Ormai da anni gli esperti si dividono sulla possibilità della rete di permettere una maggiore partecipazione dei cittadini alla gestione delle cosa pubblica, fino all’utopia dell’autogoverno del popolo, che secondo molti equivarrebbe a una versione “social media” della democrazia diretta ateniese. È possibile garantire un coinvolgimento costante dei cittadini nella vita politica attraverso mezzi digitali?
A questa domanda cerca di rispondere il giornalista Fabio Chiusi nel suo libro “Critica della democrazia digitale. La politica 2.0 alla prova dei fatti”, edito da Codice Edizioni nel 2014 e presentato in occasione di PordenoneLegge 2014 in un incontro condotto da Sergio Maistrello.
Il ragionamento di Chiusi è focalizzato sul sistema delle piattaforme e sulle nuove difficoltà tecniche che portano con sé, che vanno ad aggiungersi alle esistenti complicazioni proprie della democrazia.
In seguito ai tentativi da parte di alcuni partiti ed esecutivi di digitalizzare il consenso dei cittadini, l’Italia è uno dei paesi più avanzati in questo senso, sede di ricerche finalizzate a ridurre il digital divide culturale. L’obiettivo è rendere accessibile alla maggioranza della popolazione la partecipazione diretta e l’intervento al dibattito sulle tematiche politiche, economiche e sociali.
Su questo fronte si scontrano due posizioni opposte: quella ottimista – di chi vede la rete come un mezzo che facilita l’adesione alle iniziative, la raccolta firme, le votazioni, e il dibattito tra idee differenti che arrivino a sostituire integralmente i partiti –, a cui si oppongono i tecnoscettici – i quali sostengono la necessaria sussistenza dei partiti e si rifanno al fallimento della democrazia diretta anche in piccole comunità. Le maggiori problematiche sollevate da questi ultimi sono innanzitutto la mancanza di un’alfabetizzazione digitale, di software che supportino un bacino d’affluenza che può raggiungere diversi milioni di utenti, e di una garanzia circa la sicurezza della rete. Per questo motivo, nonostante l’interesse della comunità riguardo ad alcuni argomenti politici, messo in evidenza dalla massiva adesione a blog e petizioni online, è diffuso un sentimento di diffidenza nei confronti del mezzo digitale, la quale impedisce l’innesto di una vera e propria politica 2.0.
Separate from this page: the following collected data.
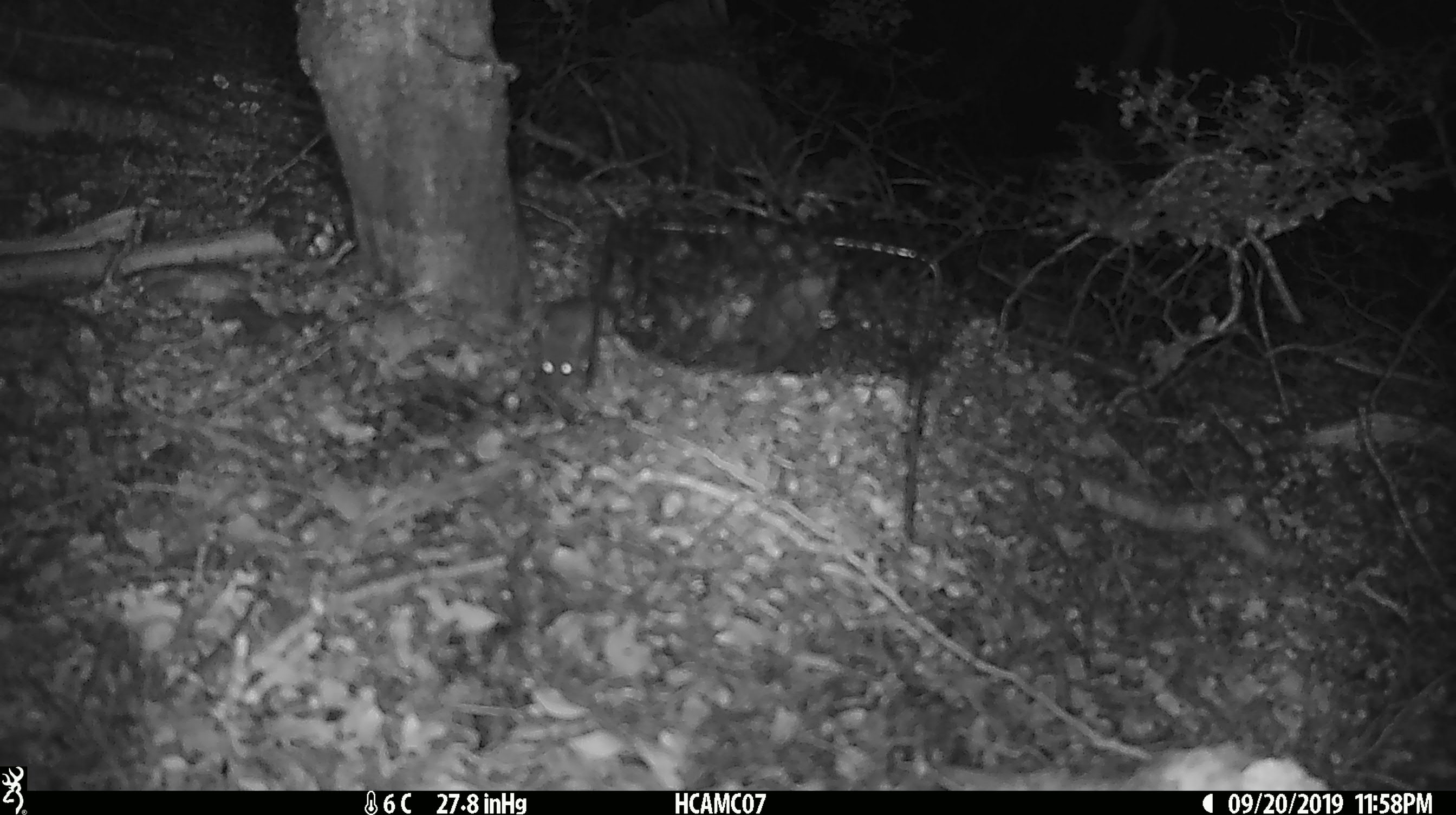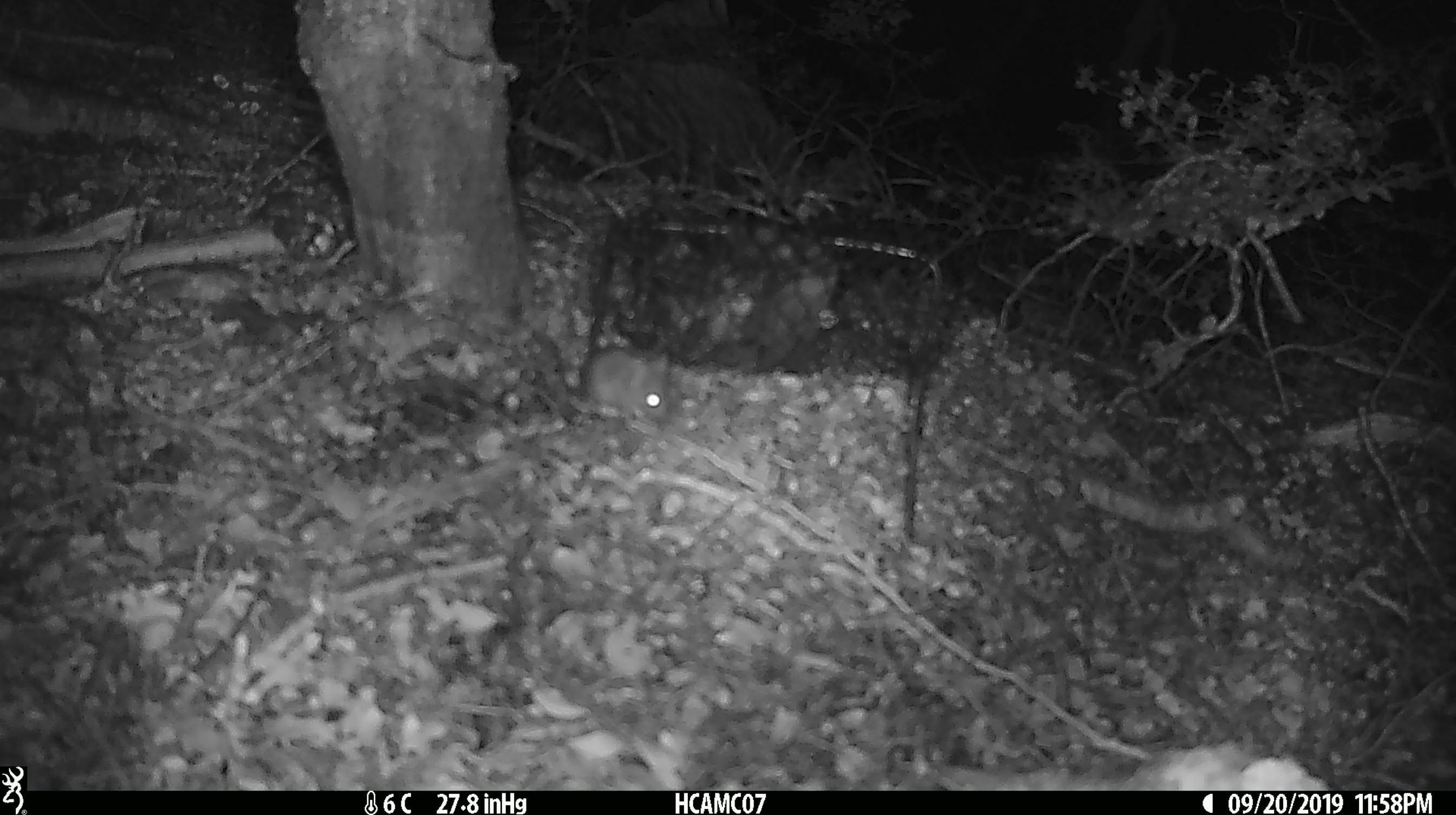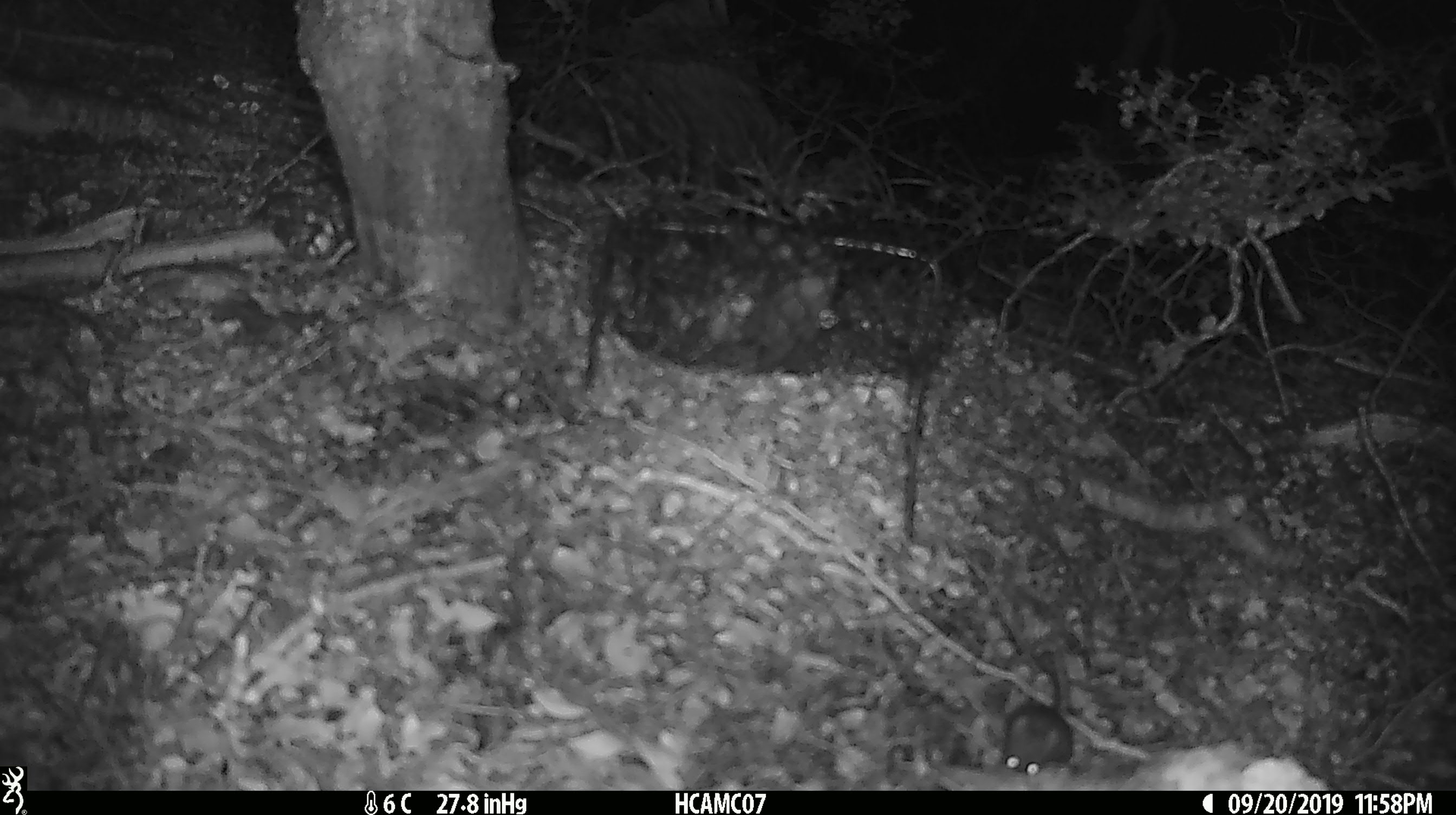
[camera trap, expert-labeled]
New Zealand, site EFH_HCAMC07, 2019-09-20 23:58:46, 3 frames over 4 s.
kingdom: Animalia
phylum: Chordata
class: Mammalia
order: Rodentia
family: Muridae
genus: Mus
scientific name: Mus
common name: mouse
La questione centrale, sollevata dall’autore, è che per ora non esistono leggi che definiscano con chiarezza il ruolo attivo delle petizioni online nelle decisioni degli organi decisionali. Infatti manca una garanzia circa il peso che hanno le idee esposte dai cittadini attraverso questo mezzo.
Un ulteriore cruccio sottolineato nel saggio è la focalizzazione dell’interesse medio verso tematiche nette e grossolane, in contrasto con proposte specifiche che dimostrano competenza in materia. Chiusi propone l’utilizzo di moderatori in grado di selezionare gli interventi di maggiore spessore, criticando la possibile automatizzazione del filtraggio che finirebbe per allontanare di nuovo la gente comune dalla politica.
L’aspetto fondamentale dell’esercizio della democrazia diretta attraverso la rete è la nascita di un efficiente sistema di controllo dal basso sui rappresentanti del popolo, effetto di una continua supervisione del processo a imbuto proposte-legge.
È necessario che il processo di alfabetizzazione digitale, che si concluderà con il susseguirsi delle generazioni, sia accompagnato da una simultanea alfabetizzazione nella materia democratica, nutrita da un maggiore coinvolgimento dei giovani nelle riflessioni politiche.